PROBLEMS TO WORK ON:
A) List every named place that appears in the Astroloba corrugata text.
B) From the Astroloba corrugata text, set down the part that opens with the words containing "It produces upright" and closes with "as × Astrolista bicarinata.".
C) Decide whether each statement agrees with the Astroloba corrugata text: (i) The plant flowers between October and February. (ii) The tubercles on the leaves differ in color from the leaf. (iii) Hybrids with Tulista pumila are usually smaller than normal A. corrugata.

─── DOCUMENT SEGMENT

Astroloba corrugata is a compact Astroloba species, with slender, sprawling stems (up to 20 cm long), densely covered in spirally arranged pointed leaves.

The leaves point outwards, and have slight non-marginated keels. They are green, but become reddish if exposed to direct sun. The outer side of the leaves are covered with distinctive tiny speckled "asperous" tubercles which (unlike Astroloba bullulata) are the same colour as the leaf. These tubercles sometimes tend to cluster in longitudinal lines.

These smaller, more evenly distributed tubercles (sometimes in longitudinal rows on the leaf) are the clearest means of identifying the species, which can also be differentiated by its smaller out-curved leaves with non-marginated tips.

It produces upright sparse inflorescences of creamy-white flowers during the dry summer (October to February), that are sometimes slightly pink or green.

===Hybrids and varieties===
This species hybridises easily and naturally with Tulista pumila, with which its natural range overlaps. The resulting hybrids are usually far larger, stockier and more erect than normal A. corrugata. These hybrids are occasionally mistaken for different species, and given names such as Astroloba skinneri or Astroloba bicarinata. However, as natural intergeneric hybrids, they are classed as members of the nothogenus × Astrolista, specifically as × Astrolista bicarinata.

A normal variety, A. corrugata var. major (Haw.), is sometimes recognised, where stems are more robust (5–6 cm wide). However this might also merely be the result of genes descending from distant past Tulista pumila admixture.

Towards the east of its natural range, A. corrugata overlaps in its range with other species of Astroloba. It hybridises naturally with its neighbour species to the east, Astroloba spirella.

==Distribution==
It is indigenous to the southern strip of the Western Cape in South Africa, where it occurs in the furthest western corner of the Little Karoo. Here its habitat stretches from near Barrydale in the south-east, to near Touws Rivier in the north-west. Outlying populations occur as far as Ladismith and the Rooinek pass.
It is generally found on shale or clay flats.

──────
─── ENTRIES SHOWN

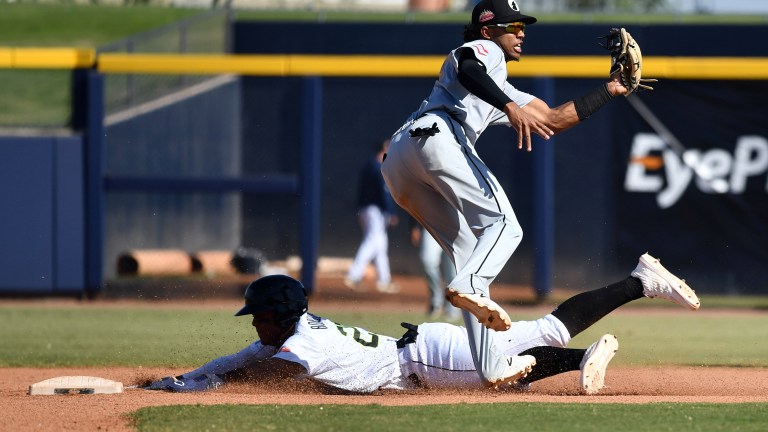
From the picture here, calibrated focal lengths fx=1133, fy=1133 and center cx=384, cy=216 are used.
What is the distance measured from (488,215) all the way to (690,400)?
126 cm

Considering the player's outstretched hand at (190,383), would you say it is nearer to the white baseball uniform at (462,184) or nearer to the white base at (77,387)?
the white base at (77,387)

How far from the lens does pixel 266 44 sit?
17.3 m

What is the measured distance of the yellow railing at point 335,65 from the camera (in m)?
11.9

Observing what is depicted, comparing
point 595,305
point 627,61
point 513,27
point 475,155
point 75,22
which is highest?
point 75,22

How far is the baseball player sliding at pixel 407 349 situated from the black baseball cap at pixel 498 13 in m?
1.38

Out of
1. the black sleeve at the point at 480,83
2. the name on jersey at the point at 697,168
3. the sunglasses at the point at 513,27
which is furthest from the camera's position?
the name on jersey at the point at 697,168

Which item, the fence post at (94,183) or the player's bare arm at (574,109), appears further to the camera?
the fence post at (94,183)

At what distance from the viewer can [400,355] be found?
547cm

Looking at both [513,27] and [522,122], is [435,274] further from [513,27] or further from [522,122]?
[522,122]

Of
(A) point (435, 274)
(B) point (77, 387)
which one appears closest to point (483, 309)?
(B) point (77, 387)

──────
─── ENTRIES SHOWN

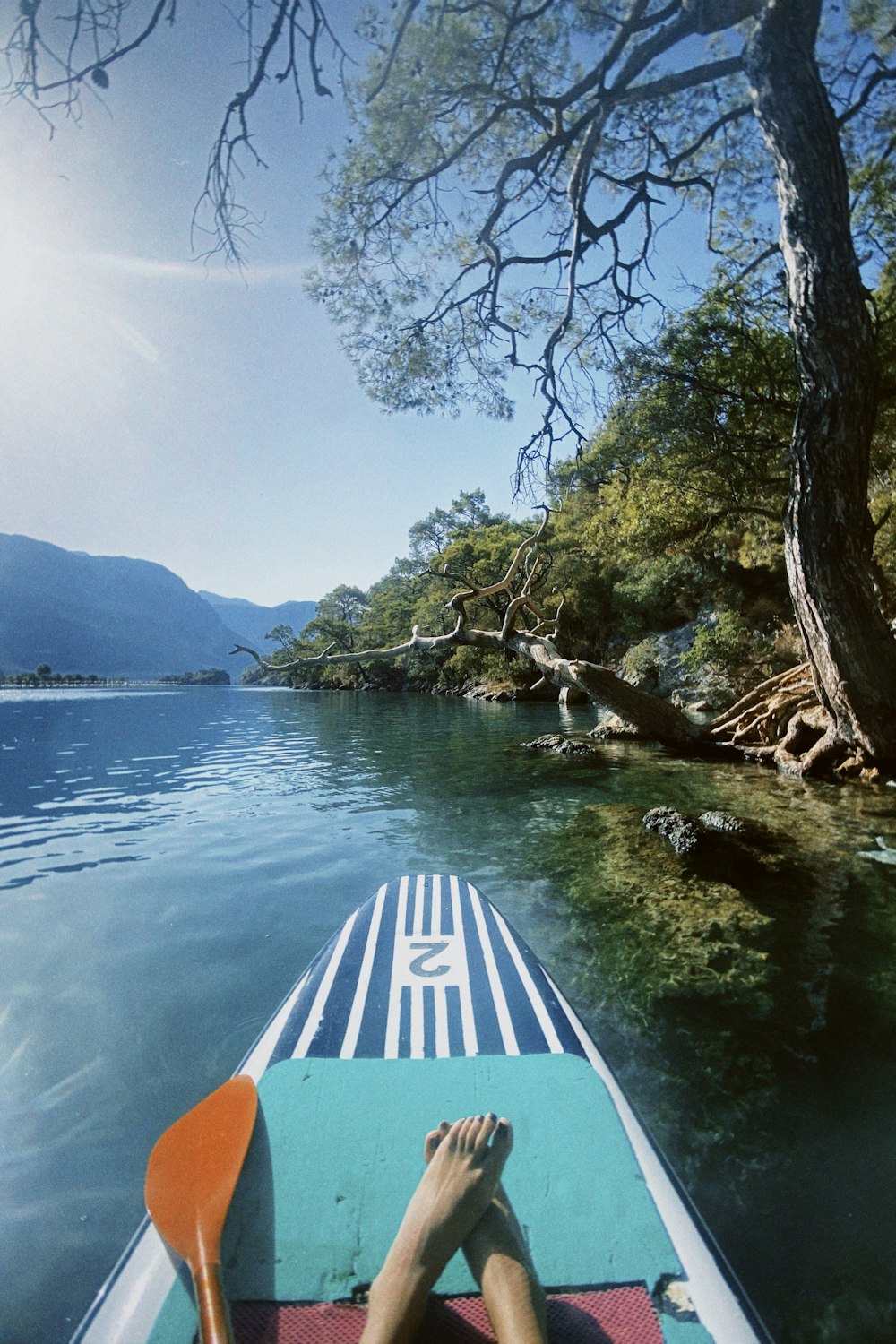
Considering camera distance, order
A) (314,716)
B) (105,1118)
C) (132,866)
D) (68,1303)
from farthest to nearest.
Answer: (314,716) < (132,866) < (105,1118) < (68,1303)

──────

SOLUTIONS TO EACH TASK:
A) Western Cape, South Africa, Little Karoo, Barrydale, Touws Rivier, Ladismith, Rooinek pass

B)
It produces upright sparse inflorescences of creamy-white flowers during the dry summer (October to February), that are sometimes slightly pink or green.

===Hybrids and varieties===
This species hybridises easily and naturally with Tulista pumila, with which its natural range overlaps. The resulting hybrids are usually far larger, stockier and more erect than normal A. corrugata. These hybrids are occasionally mistaken for different species, and given names such as Astroloba skinneri or Astroloba bicarinata. However, as natural intergeneric hybrids, they are classed as members of the nothogenus × Astrolista, specifically as × Astrolista bicarinata.

C)
(i) Yes: "during the dry summer (October to February)"
(ii) No: "are the same colour as the leaf"
(iii) No: "usually far larger, stockier and more erect than normal A. corrugata"